I'd like an exact copy of every line from the start of the entries below through the line containing "order: Carnivora", please.
[[ DATA UNDER STUDY, beginning ]]
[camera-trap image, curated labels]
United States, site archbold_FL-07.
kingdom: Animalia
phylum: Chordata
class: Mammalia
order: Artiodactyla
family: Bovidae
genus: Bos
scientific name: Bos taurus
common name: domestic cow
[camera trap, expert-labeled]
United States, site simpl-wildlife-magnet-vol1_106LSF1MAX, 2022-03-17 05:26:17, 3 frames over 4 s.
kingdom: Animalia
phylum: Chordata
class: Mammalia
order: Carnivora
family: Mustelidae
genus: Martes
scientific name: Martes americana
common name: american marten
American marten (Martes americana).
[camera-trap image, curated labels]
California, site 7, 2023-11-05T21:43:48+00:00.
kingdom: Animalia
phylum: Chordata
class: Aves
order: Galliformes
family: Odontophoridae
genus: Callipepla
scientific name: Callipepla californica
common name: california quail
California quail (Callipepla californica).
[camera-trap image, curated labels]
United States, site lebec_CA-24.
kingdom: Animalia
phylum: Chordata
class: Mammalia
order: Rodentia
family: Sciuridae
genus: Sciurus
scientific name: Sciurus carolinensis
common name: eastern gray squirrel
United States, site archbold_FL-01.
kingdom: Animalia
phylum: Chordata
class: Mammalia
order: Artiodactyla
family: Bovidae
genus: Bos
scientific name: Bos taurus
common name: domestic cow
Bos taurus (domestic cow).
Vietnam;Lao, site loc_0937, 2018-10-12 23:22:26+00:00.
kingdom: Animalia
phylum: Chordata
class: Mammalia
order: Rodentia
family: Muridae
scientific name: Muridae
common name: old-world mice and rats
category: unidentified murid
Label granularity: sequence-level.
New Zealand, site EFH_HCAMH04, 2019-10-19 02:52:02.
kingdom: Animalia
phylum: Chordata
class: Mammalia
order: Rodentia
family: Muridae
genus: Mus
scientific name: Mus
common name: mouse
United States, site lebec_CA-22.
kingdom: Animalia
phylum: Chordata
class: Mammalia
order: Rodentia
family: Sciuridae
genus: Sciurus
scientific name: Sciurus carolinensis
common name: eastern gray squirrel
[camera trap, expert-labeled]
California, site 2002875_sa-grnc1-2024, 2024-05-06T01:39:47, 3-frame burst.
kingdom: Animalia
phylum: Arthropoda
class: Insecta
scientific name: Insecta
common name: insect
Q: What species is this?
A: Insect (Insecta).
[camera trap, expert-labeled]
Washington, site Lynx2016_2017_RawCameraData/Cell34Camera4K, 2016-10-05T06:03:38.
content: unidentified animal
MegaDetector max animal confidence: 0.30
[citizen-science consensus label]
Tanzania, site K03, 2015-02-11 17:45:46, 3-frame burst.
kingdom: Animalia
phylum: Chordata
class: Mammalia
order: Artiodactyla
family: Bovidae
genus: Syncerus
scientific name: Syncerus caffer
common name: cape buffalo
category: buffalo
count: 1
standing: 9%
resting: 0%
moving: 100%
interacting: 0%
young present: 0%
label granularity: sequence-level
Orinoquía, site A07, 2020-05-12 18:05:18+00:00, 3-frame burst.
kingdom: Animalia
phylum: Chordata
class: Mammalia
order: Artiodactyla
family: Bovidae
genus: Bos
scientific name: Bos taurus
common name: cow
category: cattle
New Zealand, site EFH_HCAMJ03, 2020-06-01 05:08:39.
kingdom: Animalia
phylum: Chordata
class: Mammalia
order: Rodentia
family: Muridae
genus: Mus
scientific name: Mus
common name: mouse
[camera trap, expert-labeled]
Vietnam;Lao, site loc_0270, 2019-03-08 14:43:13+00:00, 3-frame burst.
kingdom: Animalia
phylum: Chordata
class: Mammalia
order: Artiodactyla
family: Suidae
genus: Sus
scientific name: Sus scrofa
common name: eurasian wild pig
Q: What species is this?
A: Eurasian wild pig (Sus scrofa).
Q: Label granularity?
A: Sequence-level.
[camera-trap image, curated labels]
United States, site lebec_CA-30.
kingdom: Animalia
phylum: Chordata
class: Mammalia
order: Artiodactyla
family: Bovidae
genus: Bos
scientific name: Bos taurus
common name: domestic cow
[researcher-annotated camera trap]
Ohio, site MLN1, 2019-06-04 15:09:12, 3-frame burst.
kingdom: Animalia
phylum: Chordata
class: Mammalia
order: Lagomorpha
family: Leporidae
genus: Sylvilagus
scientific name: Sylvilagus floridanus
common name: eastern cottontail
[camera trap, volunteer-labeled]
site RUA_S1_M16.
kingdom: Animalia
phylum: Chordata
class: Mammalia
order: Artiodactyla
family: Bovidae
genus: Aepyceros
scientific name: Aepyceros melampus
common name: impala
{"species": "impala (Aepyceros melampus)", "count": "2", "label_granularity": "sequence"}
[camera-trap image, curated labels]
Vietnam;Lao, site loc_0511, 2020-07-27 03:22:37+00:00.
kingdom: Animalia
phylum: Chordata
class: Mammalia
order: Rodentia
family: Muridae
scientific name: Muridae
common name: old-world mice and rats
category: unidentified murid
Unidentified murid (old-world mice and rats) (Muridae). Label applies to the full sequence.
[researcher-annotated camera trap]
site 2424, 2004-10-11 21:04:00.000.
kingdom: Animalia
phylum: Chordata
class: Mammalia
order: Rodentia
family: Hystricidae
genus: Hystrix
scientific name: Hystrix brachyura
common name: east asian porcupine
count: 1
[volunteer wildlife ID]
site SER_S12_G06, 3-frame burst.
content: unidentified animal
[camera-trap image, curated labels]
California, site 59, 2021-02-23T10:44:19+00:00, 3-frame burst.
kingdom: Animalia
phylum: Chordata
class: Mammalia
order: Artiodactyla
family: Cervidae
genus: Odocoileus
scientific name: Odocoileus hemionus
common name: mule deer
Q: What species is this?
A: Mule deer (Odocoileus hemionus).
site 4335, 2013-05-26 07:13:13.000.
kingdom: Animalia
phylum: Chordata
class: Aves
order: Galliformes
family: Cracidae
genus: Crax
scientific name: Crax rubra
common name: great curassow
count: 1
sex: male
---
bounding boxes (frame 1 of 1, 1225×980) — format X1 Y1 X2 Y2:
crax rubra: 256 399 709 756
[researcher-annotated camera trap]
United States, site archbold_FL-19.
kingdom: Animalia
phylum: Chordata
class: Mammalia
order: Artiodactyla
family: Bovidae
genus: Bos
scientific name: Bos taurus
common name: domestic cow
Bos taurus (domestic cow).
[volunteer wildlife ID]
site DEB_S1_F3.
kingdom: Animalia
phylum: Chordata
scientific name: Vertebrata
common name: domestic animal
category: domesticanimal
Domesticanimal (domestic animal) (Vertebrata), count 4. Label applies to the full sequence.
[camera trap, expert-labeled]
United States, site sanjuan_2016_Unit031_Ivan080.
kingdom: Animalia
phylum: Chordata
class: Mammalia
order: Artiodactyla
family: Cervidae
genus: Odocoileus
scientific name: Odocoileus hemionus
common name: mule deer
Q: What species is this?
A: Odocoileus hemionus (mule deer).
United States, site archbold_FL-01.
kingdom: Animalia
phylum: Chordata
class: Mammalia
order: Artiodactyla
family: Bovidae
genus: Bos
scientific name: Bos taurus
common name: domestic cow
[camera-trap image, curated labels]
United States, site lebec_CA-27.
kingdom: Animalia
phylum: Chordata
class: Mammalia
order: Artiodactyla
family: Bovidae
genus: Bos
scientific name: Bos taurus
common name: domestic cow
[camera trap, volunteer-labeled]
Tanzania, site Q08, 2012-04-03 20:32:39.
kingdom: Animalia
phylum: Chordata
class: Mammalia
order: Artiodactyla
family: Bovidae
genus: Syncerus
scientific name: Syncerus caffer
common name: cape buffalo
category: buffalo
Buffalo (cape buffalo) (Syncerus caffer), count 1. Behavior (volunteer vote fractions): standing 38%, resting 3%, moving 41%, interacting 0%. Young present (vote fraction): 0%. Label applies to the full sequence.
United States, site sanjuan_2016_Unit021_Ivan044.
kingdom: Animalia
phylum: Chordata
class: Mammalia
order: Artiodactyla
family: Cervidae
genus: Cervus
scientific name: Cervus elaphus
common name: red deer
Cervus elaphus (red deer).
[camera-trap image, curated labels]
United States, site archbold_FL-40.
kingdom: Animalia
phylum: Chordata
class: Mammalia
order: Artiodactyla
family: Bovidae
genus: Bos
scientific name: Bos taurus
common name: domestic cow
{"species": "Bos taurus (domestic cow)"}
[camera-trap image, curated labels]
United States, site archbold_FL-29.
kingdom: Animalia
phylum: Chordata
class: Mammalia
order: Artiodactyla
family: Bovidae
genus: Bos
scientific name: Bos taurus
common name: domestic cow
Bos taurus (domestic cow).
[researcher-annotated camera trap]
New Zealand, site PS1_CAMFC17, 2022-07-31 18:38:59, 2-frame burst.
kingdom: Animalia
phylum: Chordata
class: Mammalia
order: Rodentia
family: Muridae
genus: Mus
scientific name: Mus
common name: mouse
[[ DATA UNDER STUDY, end ]]
» TASK RESULT
[camera-trap image, curated labels]
United States, site archbold_FL-07.
kingdom: Animalia
phylum: Chordata
class: Mammalia
order: Artiodactyla
family: Bovidae
genus: Bos
scientific name: Bos taurus
common name: domestic cow
[camera trap, expert-labeled]
United States, site simpl-wildlife-magnet-vol1_106LSF1MAX, 2022-03-17 05:26:17, 3 frames over 4 s.
kingdom: Animalia
phylum: Chordata
class: Mammalia
order: Carnivora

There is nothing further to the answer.